Record extracts:

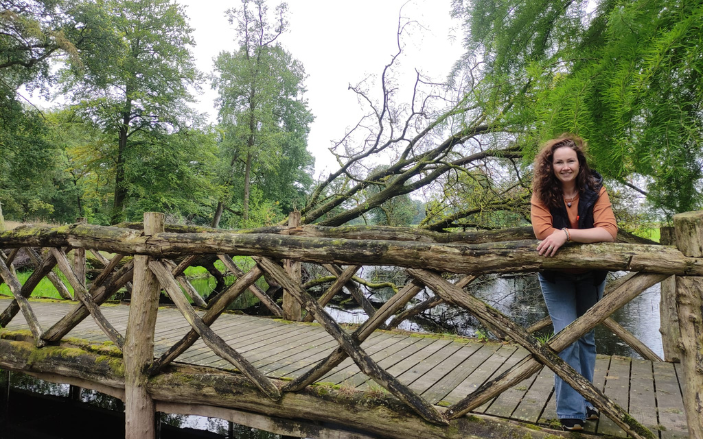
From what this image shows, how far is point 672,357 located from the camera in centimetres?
396

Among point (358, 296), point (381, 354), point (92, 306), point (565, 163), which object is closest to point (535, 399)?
point (381, 354)

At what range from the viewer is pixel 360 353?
2732 mm

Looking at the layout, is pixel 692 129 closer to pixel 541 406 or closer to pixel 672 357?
pixel 541 406

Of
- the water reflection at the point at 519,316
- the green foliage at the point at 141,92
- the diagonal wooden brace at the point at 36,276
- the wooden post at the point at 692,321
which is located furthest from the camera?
the green foliage at the point at 141,92

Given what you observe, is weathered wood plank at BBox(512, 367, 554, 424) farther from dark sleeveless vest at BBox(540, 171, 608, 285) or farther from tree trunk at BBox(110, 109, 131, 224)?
tree trunk at BBox(110, 109, 131, 224)

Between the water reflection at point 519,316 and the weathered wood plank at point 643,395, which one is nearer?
the weathered wood plank at point 643,395

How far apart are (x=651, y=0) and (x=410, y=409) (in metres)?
2.49

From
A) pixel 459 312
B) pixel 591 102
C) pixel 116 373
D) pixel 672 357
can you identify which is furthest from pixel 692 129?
pixel 459 312

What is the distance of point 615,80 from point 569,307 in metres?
1.26

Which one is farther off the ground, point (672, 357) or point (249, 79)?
point (249, 79)

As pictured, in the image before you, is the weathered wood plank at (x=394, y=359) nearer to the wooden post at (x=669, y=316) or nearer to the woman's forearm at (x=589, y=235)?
the woman's forearm at (x=589, y=235)

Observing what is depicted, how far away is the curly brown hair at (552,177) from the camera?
7.77 feet

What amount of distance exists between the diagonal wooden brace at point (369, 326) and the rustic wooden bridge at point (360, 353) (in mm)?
11

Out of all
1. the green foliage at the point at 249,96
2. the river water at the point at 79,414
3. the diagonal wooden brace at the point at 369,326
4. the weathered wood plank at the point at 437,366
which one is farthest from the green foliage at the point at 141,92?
the diagonal wooden brace at the point at 369,326
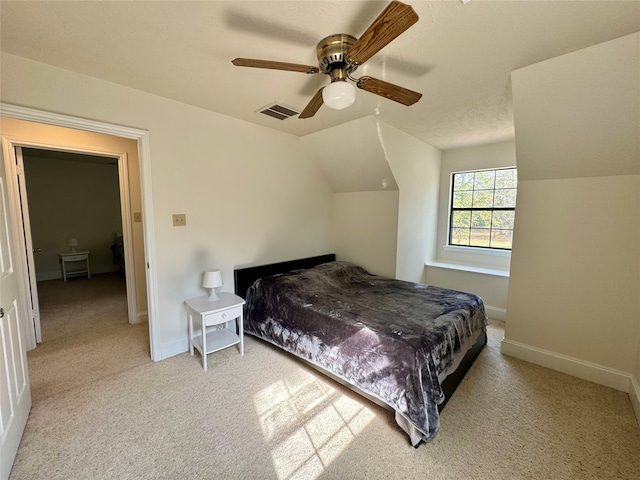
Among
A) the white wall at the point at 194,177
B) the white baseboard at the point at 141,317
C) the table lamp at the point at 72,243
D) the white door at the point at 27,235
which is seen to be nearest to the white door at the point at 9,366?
the white wall at the point at 194,177

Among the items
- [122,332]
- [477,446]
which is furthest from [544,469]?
[122,332]

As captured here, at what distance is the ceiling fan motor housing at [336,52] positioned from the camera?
4.82 feet

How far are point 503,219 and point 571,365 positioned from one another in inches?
81.3

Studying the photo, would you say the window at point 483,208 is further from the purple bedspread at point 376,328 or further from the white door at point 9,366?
the white door at point 9,366

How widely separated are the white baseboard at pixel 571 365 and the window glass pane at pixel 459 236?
1862 millimetres

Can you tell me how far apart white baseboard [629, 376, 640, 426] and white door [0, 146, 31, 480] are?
3.80 meters

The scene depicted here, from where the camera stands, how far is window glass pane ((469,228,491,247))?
398 centimetres

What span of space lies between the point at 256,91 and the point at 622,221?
312 centimetres

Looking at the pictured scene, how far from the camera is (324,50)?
1506 mm

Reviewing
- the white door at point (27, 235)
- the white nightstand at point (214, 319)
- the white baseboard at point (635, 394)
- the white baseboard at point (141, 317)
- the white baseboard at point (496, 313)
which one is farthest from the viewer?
the white baseboard at point (496, 313)

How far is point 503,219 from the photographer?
12.6ft

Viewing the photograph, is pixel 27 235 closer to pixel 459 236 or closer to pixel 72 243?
pixel 72 243

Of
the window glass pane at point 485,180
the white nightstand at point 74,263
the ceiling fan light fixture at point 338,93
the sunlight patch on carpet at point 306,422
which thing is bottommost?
the sunlight patch on carpet at point 306,422

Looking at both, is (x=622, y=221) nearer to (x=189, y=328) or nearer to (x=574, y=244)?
(x=574, y=244)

Problem to work on:
Rewrite the listing from the line containing "How far are" through the end, replacing "white nightstand" with "bedside table" and changing nothing else.

Correct answer:
How far are point 503,219 and point 571,365 positioned from one another in inches?
81.3

Studying the photo, would you say the window at point 483,208 is further from the purple bedspread at point 376,328 or further from the white door at point 9,366?
the white door at point 9,366

How widely separated are the white baseboard at pixel 571 365 and the window glass pane at pixel 459 236?
1862 millimetres

Can you tell me how far apart white baseboard [629, 376, 640, 426] and white door [0, 146, 31, 480] are?
3.80 meters

The scene depicted here, from where the camera stands, how far is window glass pane ((469,228,491,247))?
398 centimetres

What span of space lies between the point at 256,91 and the point at 622,221?
312 centimetres

Looking at the pictured scene, how far from the camera is (324,50)?
1506 mm

Reviewing
- the white door at point (27, 235)
- the bedside table at point (214, 319)
- the white baseboard at point (635, 394)
- the white baseboard at point (141, 317)
- the white baseboard at point (496, 313)
which one is farthest from the viewer?
the white baseboard at point (496, 313)

How far is point 503,219 from the photographer?
12.6ft

Viewing the photograph, is pixel 27 235 closer to pixel 459 236 or closer to pixel 72 243?
pixel 72 243

Of
the window glass pane at point 485,180
the bedside table at point 74,263
the ceiling fan light fixture at point 338,93
the sunlight patch on carpet at point 306,422
which thing is bottommost?
the sunlight patch on carpet at point 306,422

Looking at both, is (x=622, y=221) nearer to (x=189, y=328) or nearer to (x=574, y=244)?
(x=574, y=244)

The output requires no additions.